Another solid study revealed 70% of patients taking inositol developed a regular menstrual cycle after 16 weeks of treatment compared to only 13% in the placebo group. The same timeframe of treatment also revealed lowered blood pressure, triglycerides, cholesterol, glucose, and insulin. HELLOOOOO simplicity.
All to say, IF you have PCOS and haven't tried inositol...1010% I would encourage you to give it a shot. Many studies combine inositol with folic acid so, to help you along, here is a brand that I trust with a perfect mix of myo-inositol to D-chiro-inositol PLUS folic acid: Optify
Until next week,
Dr. Chelsea Leander ND, RH (AHG)
An assessment of lifestyle modification versus medical treatment with clomiphene citrate, metformin, and clomiphene citrate-metformin in patients with polycystic ovary syndrome. Karimzadeh MA, Javedani M. Fertil Steril. 2010 Jun; 94(1):216-20.
Clements R. S., Jr., Darnell B. Myo-inositol content of common foods: development of a high-myo-inositol diet. The American Journal of Clinical Nutrition. 1980;33(9):1954–1967.

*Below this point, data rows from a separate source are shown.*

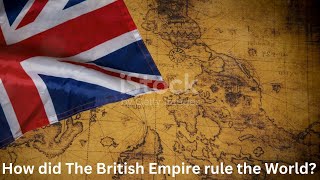 How did The British Empire rule the World? by Vision Vibes 444 views 3 weeks ago 17 minutes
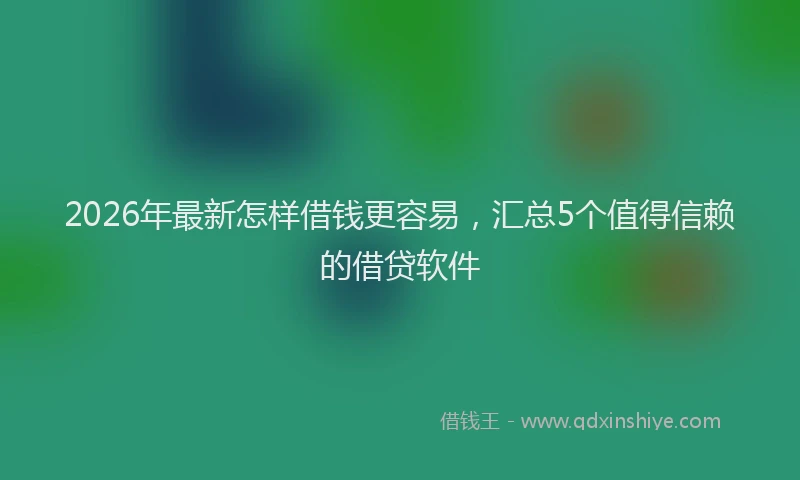 2026年最新怎样借钱更容易，汇总5个值得信赖的借贷软件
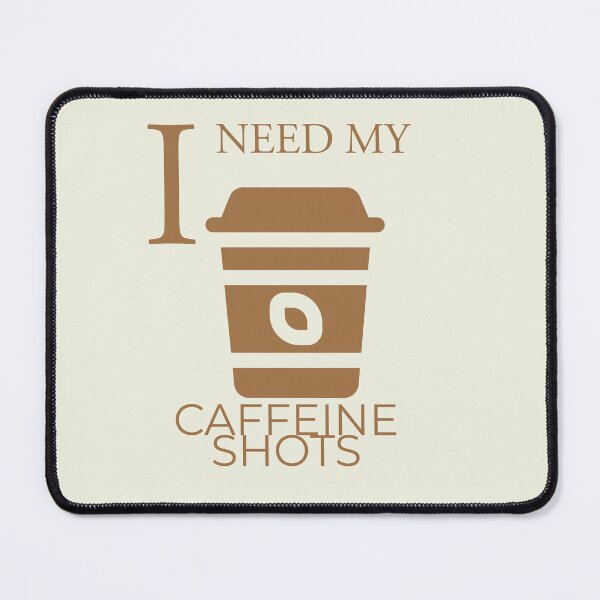 Item preview, I NEED CAFFEINE SHOTS designed and sold by DeOvShop.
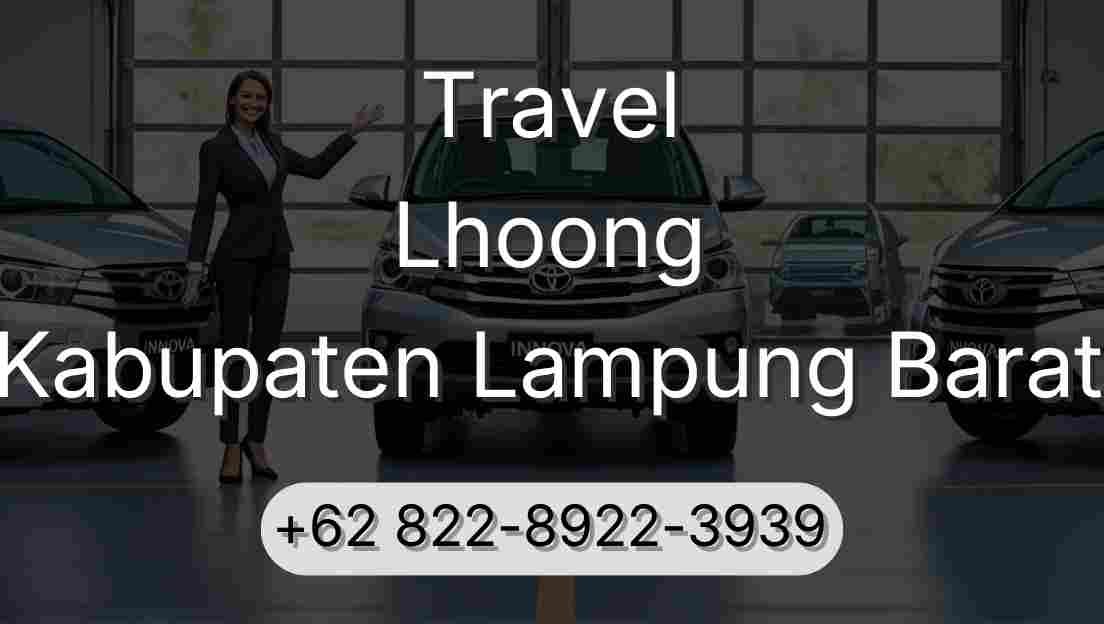 Travel Lhoong Kabupaten Lampung Barat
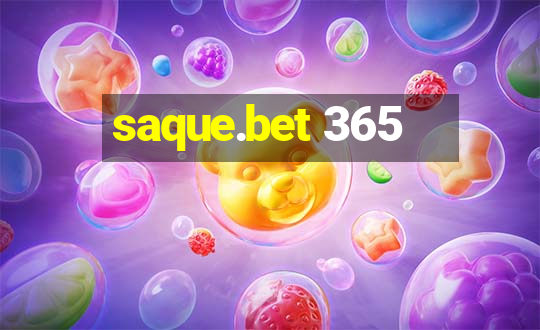 saque.bet 365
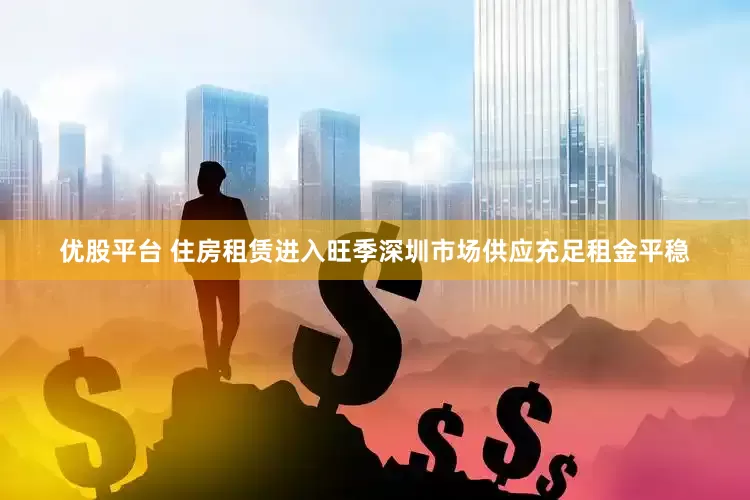 优股平台 住房租赁进入旺季深圳市场供应充足租金平稳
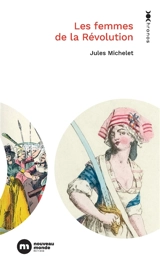 Les femmes de la Révolution - Jules Michelet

Randomized, double blind placebo-controlled trial: effects of myo-inositol on ovarian function and metabolic factors in women with PCOS. Gerli S, Papaleo E, Ferrari A, Di Renzo GC. Eur Rev Med Pharmacol Sci. 2007 Sep-Oct; 11(5):347-54.
Regidor PA, Schindler AE. Myoinositol as a Safe and Alternative Approach in the Treatment of Infertile PCOS Women: A German Observational Study. Int J Endocrinol. 2016;2016:9537632. doi:10.1155/2016/9537632
This information is generalized and intended for educational purposes only. Due to potential individual contraindications, please see your primary care provider before implementing any strategies in these posts.